© Athena
The masked wagtail has attracted birdwatchers from all over Britain
Birdwatchers from all over Britain have turned up in a tiny Welsh village to see the first recorded visit of a masked wagtail.

The species is normally found in Kazakhstan, Iran and Afghanistan but may have been brought here by the icy temperatures.

It was spotted on the roof of a semi-detached house in Camrose, Pembrokeshire, but local birdwatchers were unable to identify it.

An expert arrived and the bird was confirmed as the masked wagtail which has never been seen before in the British Isles.

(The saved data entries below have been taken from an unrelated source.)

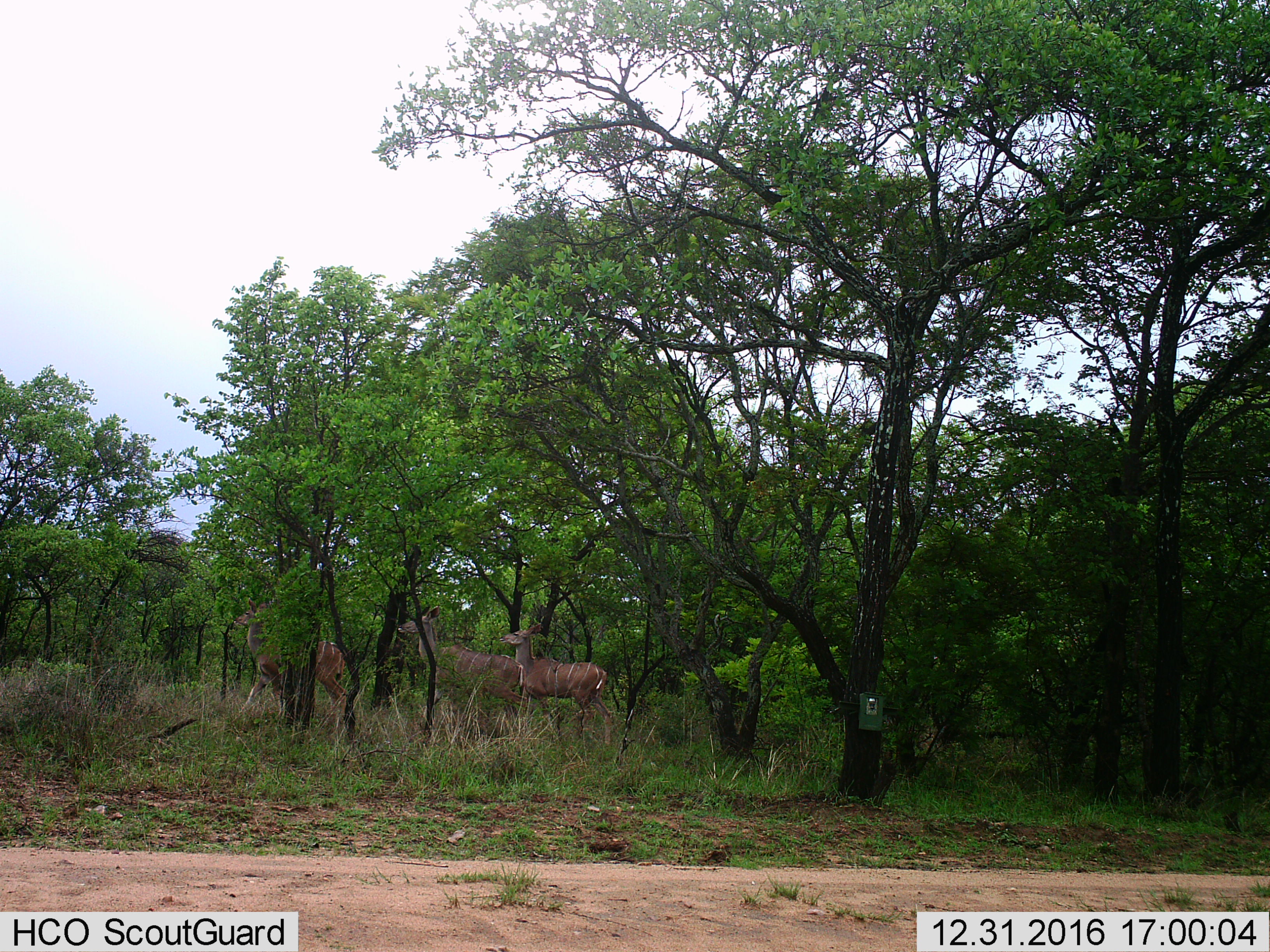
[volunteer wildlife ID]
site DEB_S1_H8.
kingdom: Animalia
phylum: Chordata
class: Mammalia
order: Artiodactyla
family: Bovidae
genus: Tragelaphus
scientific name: Tragelaphus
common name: kudu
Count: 3.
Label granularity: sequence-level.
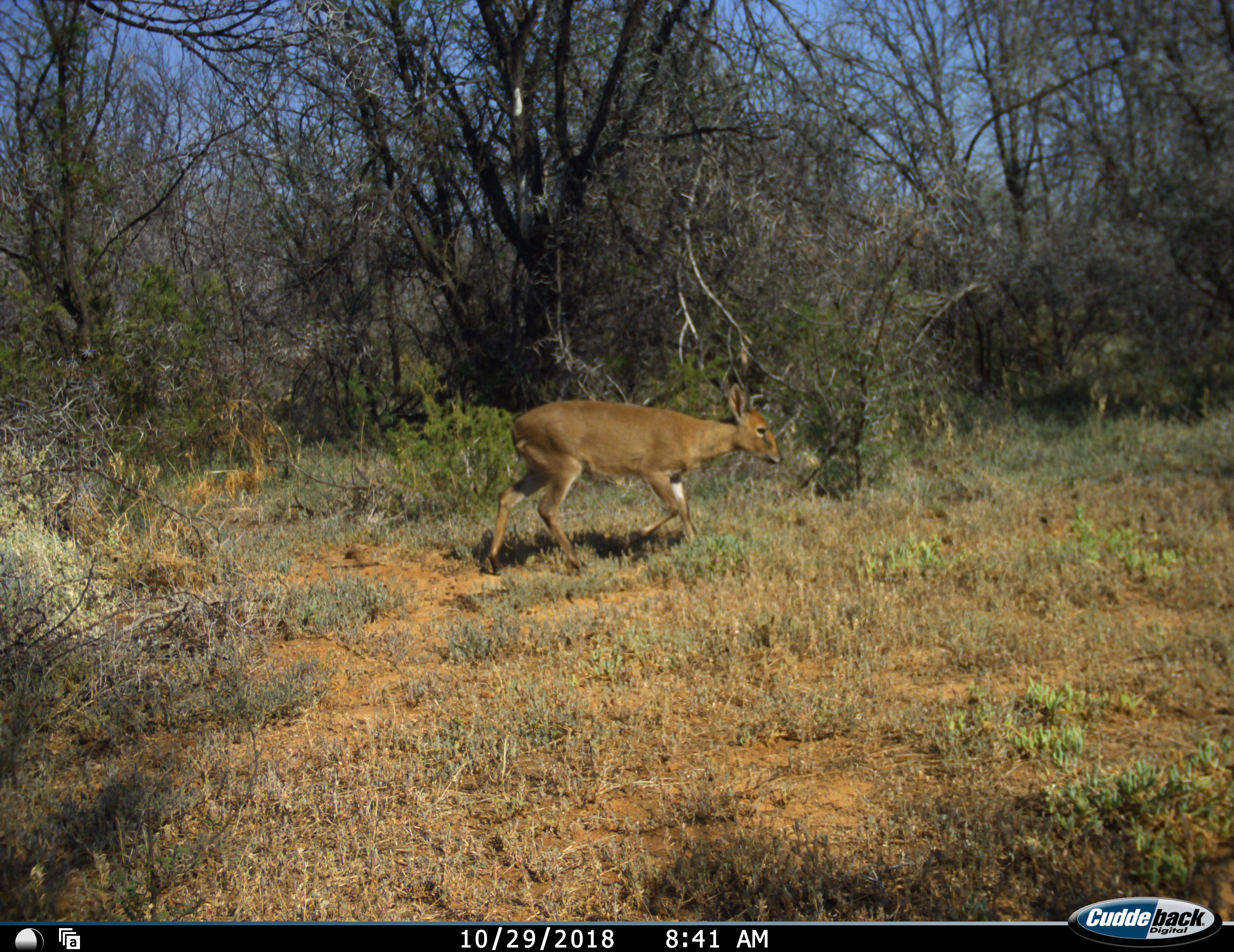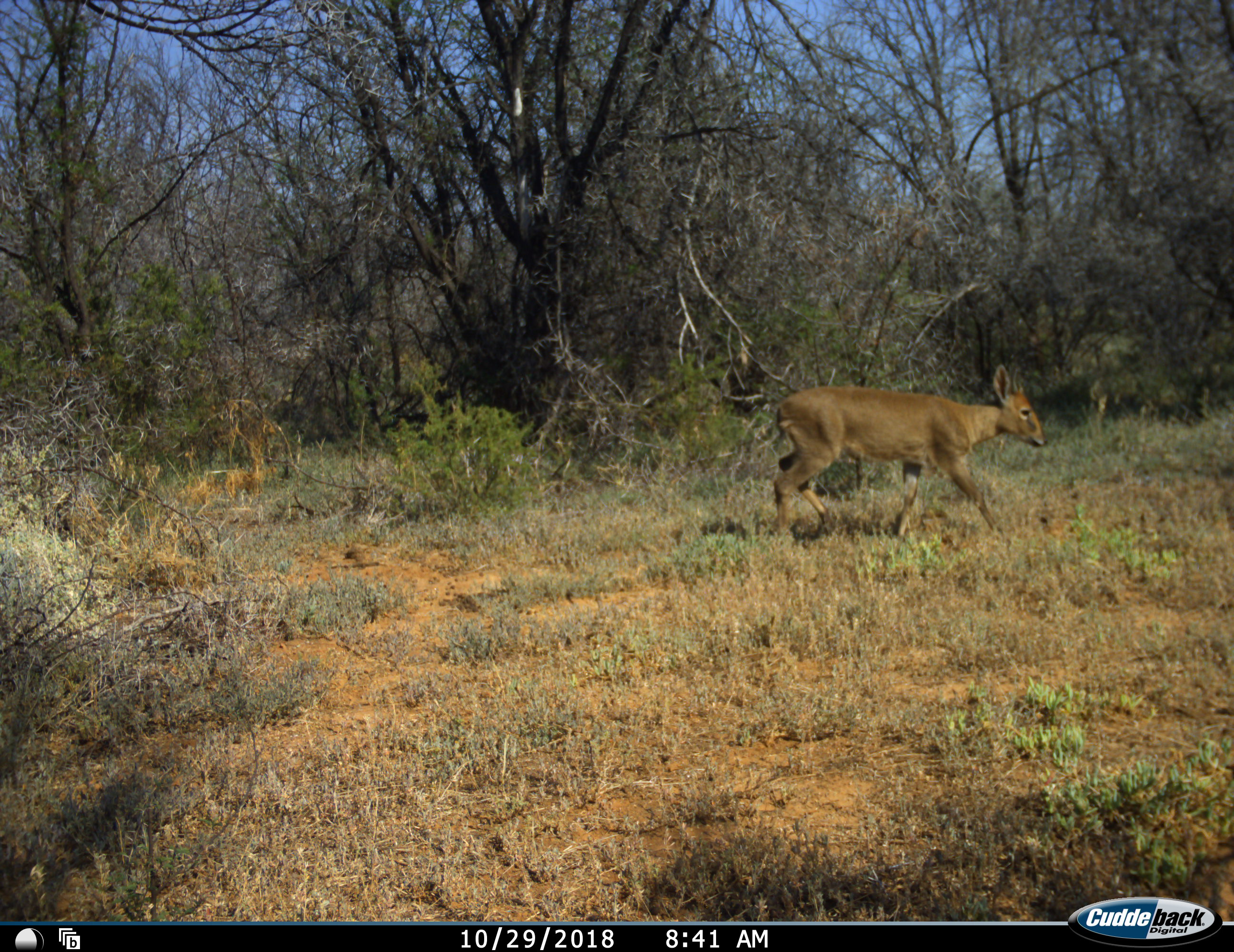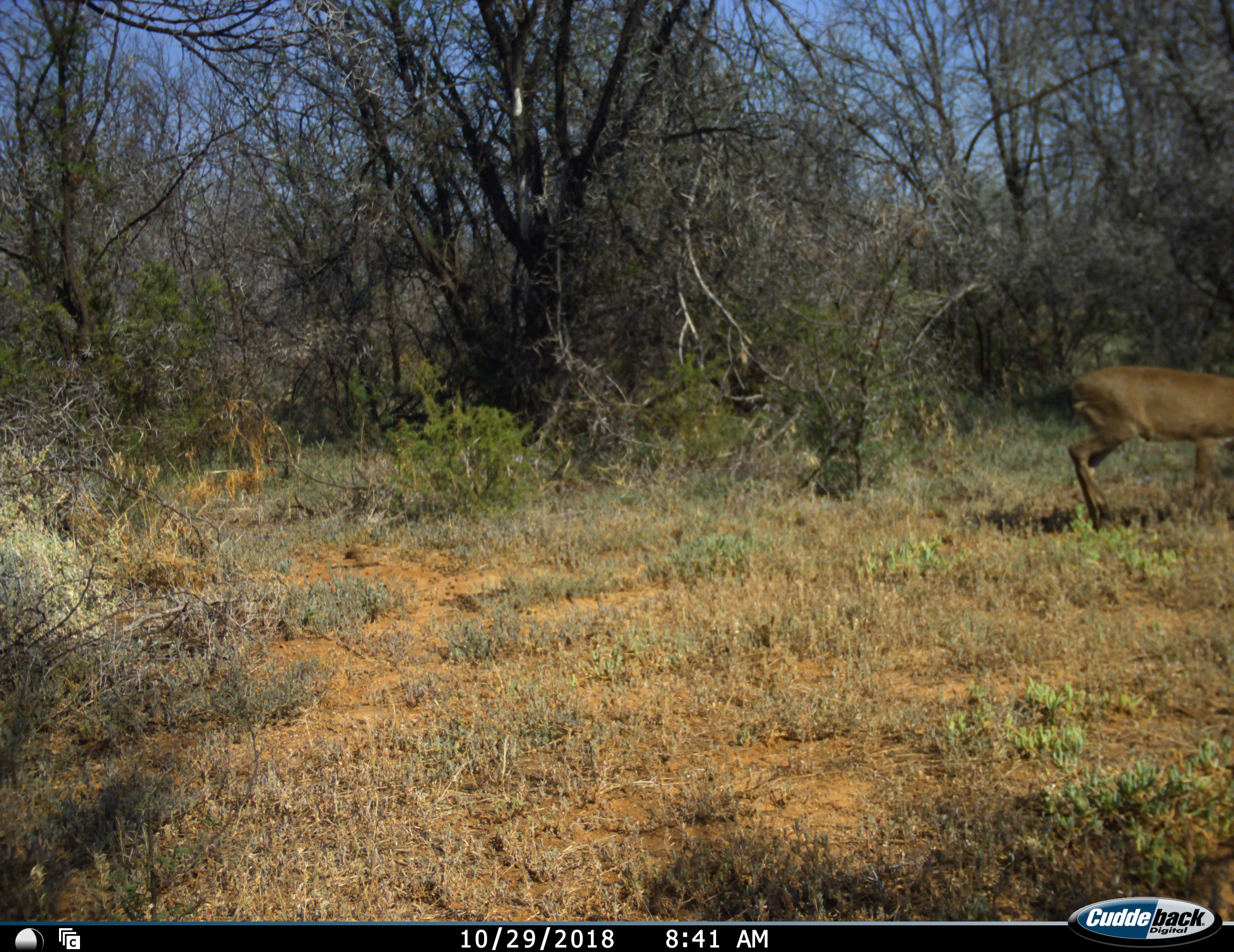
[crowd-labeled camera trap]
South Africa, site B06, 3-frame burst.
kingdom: Animalia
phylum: Chordata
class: Mammalia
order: Artiodactyla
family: Bovidae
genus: Sylvicapra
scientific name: Sylvicapra grimmia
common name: common grey duiker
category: duikercommongrey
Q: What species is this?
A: Duikercommongrey (common grey duiker) (Sylvicapra grimmia).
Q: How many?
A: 1.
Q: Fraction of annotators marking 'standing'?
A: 0%.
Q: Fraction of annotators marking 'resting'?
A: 0%.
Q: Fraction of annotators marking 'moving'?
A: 100%.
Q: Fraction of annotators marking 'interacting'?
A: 0%.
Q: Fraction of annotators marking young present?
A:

More than 40 twitchers drove through the night and slept in their cars to get the first glimpse of the bird seen flying between chimney pots in the village.


Police were called because so many visitors turned up in the village, blocking country lanes and disturbing locals.

But most locals welcomed the birdwatchers, even making them cups of tea as they kept watch on the bird with binoculars and cameras.

One twitcher, a man from Derbyshire, said: "This is as exciting as it gets - this little bird has never been seen on our shores before.

"If it sticks around until the weekend there will be hundreds of people here to see it."

Another birdwatcher, freelance proofreader, Julian Thomas, 51, who drove from Somerset, described the rarity as a "smart looking bird".

He said: "It's a sub-species of our dear old pied wagtail. Birdwatchers will want to see it in case it is declared a separate species some time in the future.

"I would expect a few hundred here by the weekend and the signs are that it will stick around.

The locals have been very kind and we prominent to make a nuisance of ourselves."

The Rare Birds Alert website entry for says: "The highlight of the day was the discovery of Britain's first masked wagtail on a roof in Camrose, Pembrokeshire.

"The Asian form of the White wagtail has occurred as a vagrant in Norway twice and Sweden so the occurrence in Britain was on the cards."

© Athena
The masked wagtail normally lives in Afghanistan
Dyfed-Powys Police confirmed they were called to the village after locals reported seeing dozens of cars parked on the roadside.

Officers went to investigate and discovered a small army of twitchers who had driven from as far away as Norfolk and Kent.

Dan Morgan, 19, who works at Camrose Stores, in the village said: "There's a great deal of excitement now that it's a confirmed sighting.

"We are thinking about setting up a tea and coffee stall down there - it could be a busy few days."